Kasus Korupsi Bakesbangpol Sumedang Rp 1,1 Miliar, Kasi Intel Kejari: ‘AT Ditahan, AS Masih Diperiksa’

Sumedang — Kejaksaan Negeri (Kejari) Sumedang menahan mantan Kepala Badan Kesatuan Bangsa dan Politik (Bakesbangpol) Sumedang berinisial AT dalam kasus dugaan korupsi. AT dititipkan di Lapas Kelas II B Sumedang selama 20 hari. Sementara itu, tersangka lainnya berinisial AS masih menjalani pemeriksaan oleh tim penyidik Kejari Sumedang.

AT sebelumnya menjalani pemeriksaan sebagai tersangka selama sekitar tujuh hingga sembilan jam. Usai pemeriksaan, AT kemudian digiring ke Lapas Kelas II B Sumedang.

“Tujuh samapai sembilan jam lah ya. (Tersangka lainnya yang satu lagi (berinisial AS) masih dalam pemeriksaan),” kata Kepala Seksi (Kasi) Intelijen Kejari Sumedang Raden Timur Ibnu saat diwawancarai awak media di halaman Kantor Kejaksaan Negeri Sumedang, Selasa (1/9/2026).

Dirinya juga mengatakan untuk sementara baru AT yang ditahan. Penyidik masih melihat perkembangan pemeriksaan terhadap AS.

“Nanti tinggal gimana ini penyerahan administrasi atau pengembalian ke rumahnya. Kita lihat perkembangannya. Sementara satu dulu. (Kerugian negara) satu koma lima milyar ya,” ujarnya.

Kejari Sumedang menyebut kerugian negara dalam perkara tersebut sekitar Rp 1,1 miliar. Adapun hasil pemeriksaan dan modus dugaan korupsi tersebut akan disampaikan dalam konferensi pers.
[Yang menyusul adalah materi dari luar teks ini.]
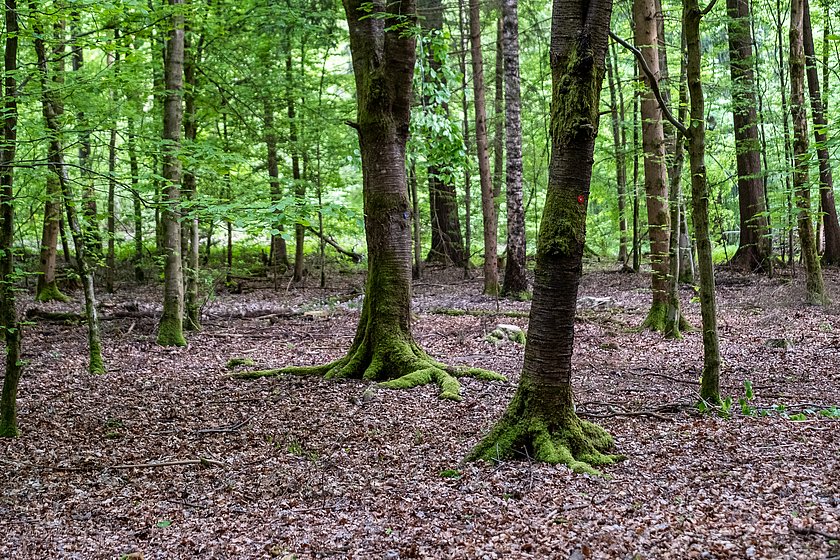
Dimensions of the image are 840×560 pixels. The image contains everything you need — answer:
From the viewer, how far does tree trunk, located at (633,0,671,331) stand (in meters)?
8.94

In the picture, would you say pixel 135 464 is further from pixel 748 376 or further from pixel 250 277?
pixel 250 277

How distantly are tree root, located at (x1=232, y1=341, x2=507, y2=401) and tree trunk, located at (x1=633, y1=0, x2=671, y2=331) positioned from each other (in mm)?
3721

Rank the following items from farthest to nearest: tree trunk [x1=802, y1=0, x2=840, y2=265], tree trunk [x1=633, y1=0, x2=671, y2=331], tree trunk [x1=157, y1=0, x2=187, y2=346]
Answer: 1. tree trunk [x1=802, y1=0, x2=840, y2=265]
2. tree trunk [x1=157, y1=0, x2=187, y2=346]
3. tree trunk [x1=633, y1=0, x2=671, y2=331]

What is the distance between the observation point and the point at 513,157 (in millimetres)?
13422

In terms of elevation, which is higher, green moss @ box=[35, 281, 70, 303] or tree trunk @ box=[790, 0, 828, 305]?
tree trunk @ box=[790, 0, 828, 305]

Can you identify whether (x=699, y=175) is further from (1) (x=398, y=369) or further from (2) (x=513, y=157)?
(2) (x=513, y=157)

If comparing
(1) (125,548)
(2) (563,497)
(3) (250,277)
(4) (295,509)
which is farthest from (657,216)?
(3) (250,277)

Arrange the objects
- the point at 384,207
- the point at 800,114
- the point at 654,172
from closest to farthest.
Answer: the point at 384,207, the point at 654,172, the point at 800,114

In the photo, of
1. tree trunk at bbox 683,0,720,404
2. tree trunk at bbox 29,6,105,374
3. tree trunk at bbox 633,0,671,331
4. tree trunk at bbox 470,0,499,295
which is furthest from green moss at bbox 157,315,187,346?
tree trunk at bbox 683,0,720,404

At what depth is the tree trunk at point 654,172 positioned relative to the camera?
352 inches

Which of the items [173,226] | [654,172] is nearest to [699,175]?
[654,172]

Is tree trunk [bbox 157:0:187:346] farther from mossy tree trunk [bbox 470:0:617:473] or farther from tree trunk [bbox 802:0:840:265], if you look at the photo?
tree trunk [bbox 802:0:840:265]

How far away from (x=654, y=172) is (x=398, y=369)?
490 cm

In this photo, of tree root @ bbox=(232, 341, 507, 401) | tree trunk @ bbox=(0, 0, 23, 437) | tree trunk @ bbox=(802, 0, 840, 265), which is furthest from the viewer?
tree trunk @ bbox=(802, 0, 840, 265)
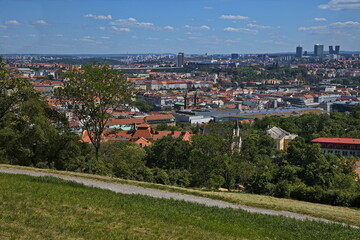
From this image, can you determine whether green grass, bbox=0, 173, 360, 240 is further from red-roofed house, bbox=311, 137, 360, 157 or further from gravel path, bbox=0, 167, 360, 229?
red-roofed house, bbox=311, 137, 360, 157

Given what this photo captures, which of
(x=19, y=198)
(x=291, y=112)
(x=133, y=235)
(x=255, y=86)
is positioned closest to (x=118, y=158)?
(x=19, y=198)

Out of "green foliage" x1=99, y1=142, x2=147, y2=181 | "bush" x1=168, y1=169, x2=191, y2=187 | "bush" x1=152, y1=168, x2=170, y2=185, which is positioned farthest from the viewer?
"bush" x1=168, y1=169, x2=191, y2=187

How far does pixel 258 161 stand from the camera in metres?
37.3

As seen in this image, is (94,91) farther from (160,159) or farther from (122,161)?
(160,159)

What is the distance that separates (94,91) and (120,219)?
454 inches

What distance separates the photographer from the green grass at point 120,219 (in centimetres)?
883

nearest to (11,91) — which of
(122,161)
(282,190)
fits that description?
(122,161)

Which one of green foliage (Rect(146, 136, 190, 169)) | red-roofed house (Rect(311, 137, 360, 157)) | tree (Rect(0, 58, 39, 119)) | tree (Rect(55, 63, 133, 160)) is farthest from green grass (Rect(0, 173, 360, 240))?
red-roofed house (Rect(311, 137, 360, 157))

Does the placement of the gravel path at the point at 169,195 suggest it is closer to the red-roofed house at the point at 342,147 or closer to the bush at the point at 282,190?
the bush at the point at 282,190

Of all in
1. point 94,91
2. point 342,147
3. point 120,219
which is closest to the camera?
point 120,219

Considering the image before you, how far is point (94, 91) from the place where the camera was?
2062cm

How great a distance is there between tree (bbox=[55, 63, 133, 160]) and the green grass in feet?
27.4

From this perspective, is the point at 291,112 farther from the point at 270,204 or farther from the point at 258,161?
the point at 270,204

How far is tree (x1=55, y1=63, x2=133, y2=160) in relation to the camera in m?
20.6
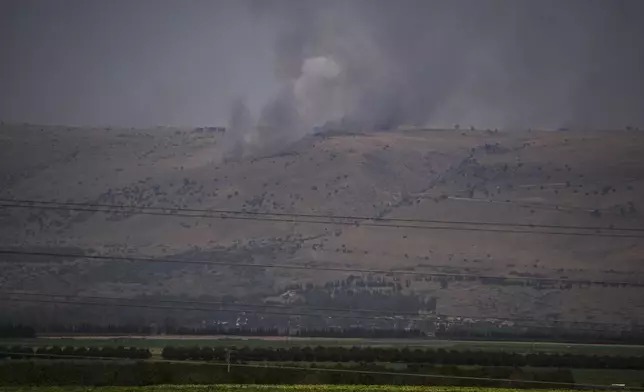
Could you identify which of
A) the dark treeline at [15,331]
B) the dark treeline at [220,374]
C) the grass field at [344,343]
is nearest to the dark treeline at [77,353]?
the grass field at [344,343]

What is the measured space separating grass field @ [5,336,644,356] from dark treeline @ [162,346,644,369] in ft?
0.51

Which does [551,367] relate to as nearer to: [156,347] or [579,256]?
[579,256]

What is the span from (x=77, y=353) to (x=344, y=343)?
710 cm

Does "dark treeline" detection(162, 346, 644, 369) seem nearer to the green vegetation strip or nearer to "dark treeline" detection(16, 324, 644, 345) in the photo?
"dark treeline" detection(16, 324, 644, 345)

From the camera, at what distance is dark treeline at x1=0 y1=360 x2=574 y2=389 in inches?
1011

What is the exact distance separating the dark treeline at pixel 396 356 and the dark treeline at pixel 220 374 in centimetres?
26

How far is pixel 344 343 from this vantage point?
89.6ft

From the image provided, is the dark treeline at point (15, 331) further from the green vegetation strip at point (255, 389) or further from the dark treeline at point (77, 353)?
the green vegetation strip at point (255, 389)

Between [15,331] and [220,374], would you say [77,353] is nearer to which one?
[15,331]

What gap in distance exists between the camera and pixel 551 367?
26.9m

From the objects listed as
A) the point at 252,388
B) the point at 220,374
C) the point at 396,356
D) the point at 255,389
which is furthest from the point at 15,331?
the point at 396,356

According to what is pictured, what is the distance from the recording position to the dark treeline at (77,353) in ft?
87.7

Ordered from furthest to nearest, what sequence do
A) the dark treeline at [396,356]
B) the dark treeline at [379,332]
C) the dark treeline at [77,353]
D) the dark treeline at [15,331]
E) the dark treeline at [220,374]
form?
the dark treeline at [15,331]
the dark treeline at [379,332]
the dark treeline at [396,356]
the dark treeline at [77,353]
the dark treeline at [220,374]

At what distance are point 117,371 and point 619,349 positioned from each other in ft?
43.9
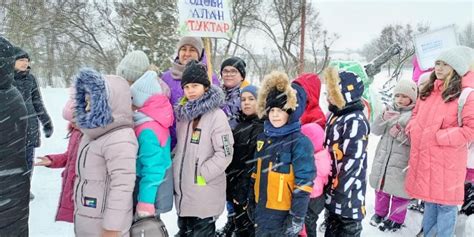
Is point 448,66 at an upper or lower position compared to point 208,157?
upper

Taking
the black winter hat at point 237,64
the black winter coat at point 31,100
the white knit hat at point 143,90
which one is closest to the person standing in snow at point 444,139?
the black winter hat at point 237,64

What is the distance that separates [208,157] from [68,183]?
3.51 feet

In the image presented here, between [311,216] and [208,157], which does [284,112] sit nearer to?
[208,157]

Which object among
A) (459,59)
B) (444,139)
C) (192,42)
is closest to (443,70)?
(459,59)

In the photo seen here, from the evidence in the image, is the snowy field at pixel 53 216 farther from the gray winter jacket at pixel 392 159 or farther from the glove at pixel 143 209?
the glove at pixel 143 209

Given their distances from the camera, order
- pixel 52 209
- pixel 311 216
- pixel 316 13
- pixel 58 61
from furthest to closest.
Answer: pixel 58 61 → pixel 316 13 → pixel 52 209 → pixel 311 216

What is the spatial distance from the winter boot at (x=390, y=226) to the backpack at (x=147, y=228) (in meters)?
2.76

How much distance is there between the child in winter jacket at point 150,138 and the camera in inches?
107

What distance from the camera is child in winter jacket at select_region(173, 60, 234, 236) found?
3074 millimetres

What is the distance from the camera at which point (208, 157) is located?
3.10 m

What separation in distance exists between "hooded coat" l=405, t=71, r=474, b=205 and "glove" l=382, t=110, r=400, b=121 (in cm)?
58

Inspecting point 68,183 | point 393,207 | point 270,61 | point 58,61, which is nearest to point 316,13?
point 270,61

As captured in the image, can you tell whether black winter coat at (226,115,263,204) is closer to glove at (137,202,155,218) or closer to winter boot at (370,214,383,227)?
glove at (137,202,155,218)

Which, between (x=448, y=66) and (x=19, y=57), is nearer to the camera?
(x=448, y=66)
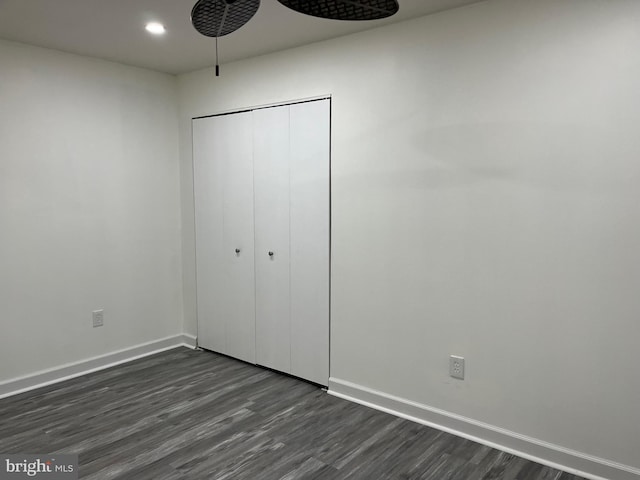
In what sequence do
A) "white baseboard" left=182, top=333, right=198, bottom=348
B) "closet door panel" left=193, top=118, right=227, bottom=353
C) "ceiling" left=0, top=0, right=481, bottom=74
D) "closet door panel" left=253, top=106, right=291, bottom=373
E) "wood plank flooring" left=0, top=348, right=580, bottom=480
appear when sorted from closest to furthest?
"wood plank flooring" left=0, top=348, right=580, bottom=480 → "ceiling" left=0, top=0, right=481, bottom=74 → "closet door panel" left=253, top=106, right=291, bottom=373 → "closet door panel" left=193, top=118, right=227, bottom=353 → "white baseboard" left=182, top=333, right=198, bottom=348

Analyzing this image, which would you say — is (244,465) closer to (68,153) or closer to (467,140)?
Answer: (467,140)

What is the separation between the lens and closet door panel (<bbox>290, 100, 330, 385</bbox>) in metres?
3.13

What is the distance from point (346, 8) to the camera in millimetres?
1312

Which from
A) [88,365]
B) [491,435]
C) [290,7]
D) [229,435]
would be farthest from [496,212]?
[88,365]

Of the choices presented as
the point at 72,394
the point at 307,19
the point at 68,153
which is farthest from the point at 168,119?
the point at 72,394

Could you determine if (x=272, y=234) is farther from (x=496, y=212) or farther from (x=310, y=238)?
(x=496, y=212)

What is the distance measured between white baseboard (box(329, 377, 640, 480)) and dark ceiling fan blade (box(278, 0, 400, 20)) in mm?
2166

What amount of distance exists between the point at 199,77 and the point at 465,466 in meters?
3.34

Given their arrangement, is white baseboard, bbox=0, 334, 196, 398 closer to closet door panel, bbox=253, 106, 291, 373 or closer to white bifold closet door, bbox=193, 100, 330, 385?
white bifold closet door, bbox=193, 100, 330, 385

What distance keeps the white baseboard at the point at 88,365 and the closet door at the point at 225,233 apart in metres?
0.27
“Kurang lebih itu satu koma satu (1,1 Milyar rupiah). Nanti kita press release, di press release yang lebih detailnya,” kata Timur.

Ia juga menyebut AT ditahan selama 20 hari ke depan di Lapas Sumedang, sementara AS masih menjalani pemeriksaan.

“Ya, dua puluh hari ke depan. Dua puluh hari ke depan ya (Terkait berapa lama AT dititipkan di lapas). (Sementara untuk AS yang masih diperiksa) masih pemeriksaan dulu. Masih pemeriksaan (tersangka AS), nanti kita lihat dulu perkembangannya gimana. Kita belum tahu siapa, terutama kalau untuk pengembalian atau bagaimana nanti kita lihat juga,” sambungnya.

Kasus korupsi Bakesbangpol Sumedang tersebut telah bergulir sekitar enam bulan. Salah satu tahapan penyidikan yang dilakukan Kejari Sumedang yakni penggeledahan Kantor Bakesbangpol Sumedang pada Selasa (24/2/2026).

Dalam penggeledahan itu, penyidik memeriksa sejumlah dokumen di beberapa ruangan Kantor Bakesbangpol Sumedang. Sejumlah dokumen kemudian dikumpulkan dan dibawa untuk kepentingan penyidikan.